Le standard d'écriture professionnelle

Je ne sais pas si c'est une maladie mentale officiellement reconnue, mais je souffre d'un mal étrange. Chaque fois que j'écris une phrase pour mon prochain chef-d'oeuvre, je me pose la question suivante: "ce que je viens d'écrire correspond-il au standard de qualité d'écriture professionnelle?"

C'est stupide! A quel standard de qualité fais-je allusion? Il n'en existe aucun! Et, après tout, une phrase grammaticalement correcte, avec son sujet, son verbe et pourquoi pas ses compléments, entre totalement dans les critères nécessaires pour faire une phrase digne de figurer dans un roman.

Critères nécessaires, oui, mais pas suffisants! Et c'est là que commence l'infernale comparaison entre ma production et celle de 3000 ans d'histoire de la littérature. Il y a dans mon cerveau malade une conception de la phrase "de roman" toute singulière, indéfinissable, mais que tout le monde peut reconnaître dés la première lecture.

Exemple typique:
"Nous étions à l’étude, quand le Proviseur entra, suivi d’un nouveau habillé en bourgeois et d’un garçon de classe qui portait un grand pupitre."

Voilà! C'en est une. Une phrase qui respecte le standard de qualité d'écriture professionnelle! Ca se voit immédiatement! Et c'est toujours pareil! J'ouvre un (bon) roman, et, paf!, je tombe sur ces fichues phrases, incapable d'expliquer par quel miracle elles sont conformes au S.E.P.

"Dans la plaine rase, sous la nuit sans étoiles, d’une obscurité et d’une épaisseur d’encre, un homme suivait seul la grande route de Marchiennes à Montsou, dix kilomètres de pavé coupant tout droit, à travers les champs de betteraves."

J'ai pourtant beau essayer d'en produire des pareilles, il y a toujours quelque chose qui cloche. Est-ce un adjectif mal choisi? Une musicalité qui sans doute m'échappe? Impossible de retrouver ce rythme, cette mélodie, qui caractérise les phrases des auteurs professionnels.

Je ne baisse pas les bras, alors j'essaie de comprendre. Comment font-ils? Flaubert, c'est connu, retouchait ses phrases plusieurs dizaines de fois avant de tomber sur la bonne. Mais il est mort ruiné, c'est pas sain comme méthode. Non, la majorité les pondent comme ils respirent. C'est frustrant!

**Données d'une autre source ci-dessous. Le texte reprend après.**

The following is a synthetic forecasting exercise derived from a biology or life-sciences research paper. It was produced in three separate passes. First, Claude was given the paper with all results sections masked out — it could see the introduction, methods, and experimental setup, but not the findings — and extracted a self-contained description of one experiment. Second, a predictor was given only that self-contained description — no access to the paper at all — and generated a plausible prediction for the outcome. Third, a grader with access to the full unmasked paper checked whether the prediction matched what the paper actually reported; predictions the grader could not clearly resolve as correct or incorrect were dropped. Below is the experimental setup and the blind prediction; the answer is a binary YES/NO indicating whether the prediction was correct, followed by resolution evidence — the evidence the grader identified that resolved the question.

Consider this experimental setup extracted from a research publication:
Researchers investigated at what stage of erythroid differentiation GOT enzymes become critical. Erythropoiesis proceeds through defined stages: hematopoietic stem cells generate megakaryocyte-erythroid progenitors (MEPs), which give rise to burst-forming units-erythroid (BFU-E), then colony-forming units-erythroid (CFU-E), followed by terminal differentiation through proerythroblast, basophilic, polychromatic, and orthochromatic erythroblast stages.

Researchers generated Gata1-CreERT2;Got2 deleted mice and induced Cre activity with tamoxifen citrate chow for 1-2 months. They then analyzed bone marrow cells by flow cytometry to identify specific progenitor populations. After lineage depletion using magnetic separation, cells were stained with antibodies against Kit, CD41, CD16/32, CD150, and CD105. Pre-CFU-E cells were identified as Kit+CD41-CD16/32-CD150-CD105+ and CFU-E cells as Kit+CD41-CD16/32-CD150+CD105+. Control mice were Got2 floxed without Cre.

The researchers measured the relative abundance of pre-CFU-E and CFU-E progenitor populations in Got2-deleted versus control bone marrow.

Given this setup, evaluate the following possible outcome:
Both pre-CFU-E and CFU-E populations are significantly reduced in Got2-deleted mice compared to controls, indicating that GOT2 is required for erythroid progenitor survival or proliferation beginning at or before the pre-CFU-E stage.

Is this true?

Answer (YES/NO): NO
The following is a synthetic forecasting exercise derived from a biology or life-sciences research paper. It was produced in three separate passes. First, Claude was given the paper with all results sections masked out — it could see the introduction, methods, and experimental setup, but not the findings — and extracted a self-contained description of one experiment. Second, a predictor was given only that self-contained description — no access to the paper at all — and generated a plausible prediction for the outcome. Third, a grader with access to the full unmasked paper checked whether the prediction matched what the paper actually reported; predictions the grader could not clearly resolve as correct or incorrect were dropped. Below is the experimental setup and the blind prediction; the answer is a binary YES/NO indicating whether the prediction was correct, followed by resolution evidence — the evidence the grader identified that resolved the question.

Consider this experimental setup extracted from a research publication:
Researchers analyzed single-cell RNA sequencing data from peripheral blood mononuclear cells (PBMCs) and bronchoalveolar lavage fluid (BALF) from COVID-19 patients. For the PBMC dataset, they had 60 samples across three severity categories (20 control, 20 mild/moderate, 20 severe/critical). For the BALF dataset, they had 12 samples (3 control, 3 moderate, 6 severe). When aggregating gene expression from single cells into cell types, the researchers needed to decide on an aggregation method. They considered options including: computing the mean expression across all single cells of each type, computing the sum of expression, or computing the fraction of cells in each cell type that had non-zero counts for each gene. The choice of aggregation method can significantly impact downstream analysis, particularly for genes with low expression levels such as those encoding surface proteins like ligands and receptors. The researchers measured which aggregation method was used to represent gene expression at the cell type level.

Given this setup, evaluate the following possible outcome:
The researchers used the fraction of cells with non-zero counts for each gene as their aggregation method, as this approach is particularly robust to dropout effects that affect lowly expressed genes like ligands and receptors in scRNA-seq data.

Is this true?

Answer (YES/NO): YES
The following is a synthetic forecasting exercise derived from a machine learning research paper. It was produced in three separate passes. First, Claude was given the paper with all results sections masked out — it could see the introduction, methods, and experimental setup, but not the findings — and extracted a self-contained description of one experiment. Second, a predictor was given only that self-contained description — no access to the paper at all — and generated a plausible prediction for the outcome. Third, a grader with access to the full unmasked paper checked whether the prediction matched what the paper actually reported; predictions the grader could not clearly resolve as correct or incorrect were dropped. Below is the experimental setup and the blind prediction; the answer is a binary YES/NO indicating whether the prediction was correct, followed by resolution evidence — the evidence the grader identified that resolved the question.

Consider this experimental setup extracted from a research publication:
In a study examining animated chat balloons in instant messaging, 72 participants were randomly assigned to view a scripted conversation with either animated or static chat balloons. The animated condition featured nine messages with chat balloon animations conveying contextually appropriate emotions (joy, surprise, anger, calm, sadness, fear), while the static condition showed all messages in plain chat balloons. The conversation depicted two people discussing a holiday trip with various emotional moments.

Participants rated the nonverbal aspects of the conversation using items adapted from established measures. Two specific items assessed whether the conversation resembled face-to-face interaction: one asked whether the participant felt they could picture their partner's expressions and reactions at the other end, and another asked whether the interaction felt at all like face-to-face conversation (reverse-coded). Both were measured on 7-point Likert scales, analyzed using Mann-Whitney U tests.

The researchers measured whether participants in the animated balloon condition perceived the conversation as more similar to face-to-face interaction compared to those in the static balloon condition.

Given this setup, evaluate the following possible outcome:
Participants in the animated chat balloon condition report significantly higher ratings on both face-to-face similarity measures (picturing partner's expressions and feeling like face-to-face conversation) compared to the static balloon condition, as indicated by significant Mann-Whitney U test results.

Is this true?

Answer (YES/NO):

Ce qui est sûr, c'est qu'il y a quelques constantes:
- un souci du mot bien choisi
- un découpage rythmique musical
- une utilisation discrète et fluide, mais néanmoins pertinente, des figures de style

Et finalement, peu importe le niveau de langue. On peut très bien faire des phrases S.E.P. avec un bagage culturel de 1500 mots. Je crois qu'une partie du secret, c'est de réfléchir à sa façon d'écrire sans y réfléchir. Oui, je sais, cela peut paraître contradictoire, mais - puisque je suis en train de passer le permis - permettez-moi une petite comparaison avec la conduite automobile: pour un novice, l'usage de l'embrayage semble ardu, et nécessite une concentration constante, sous peine de caler. Mais après quelques jours d'exercice, l'embrayage devient une extension du pied, et finalement, le cerveau intègre la donnée "embrayage", comme il a intégré la donné "respiration", "battement de coeur" et "clignement d'yeux".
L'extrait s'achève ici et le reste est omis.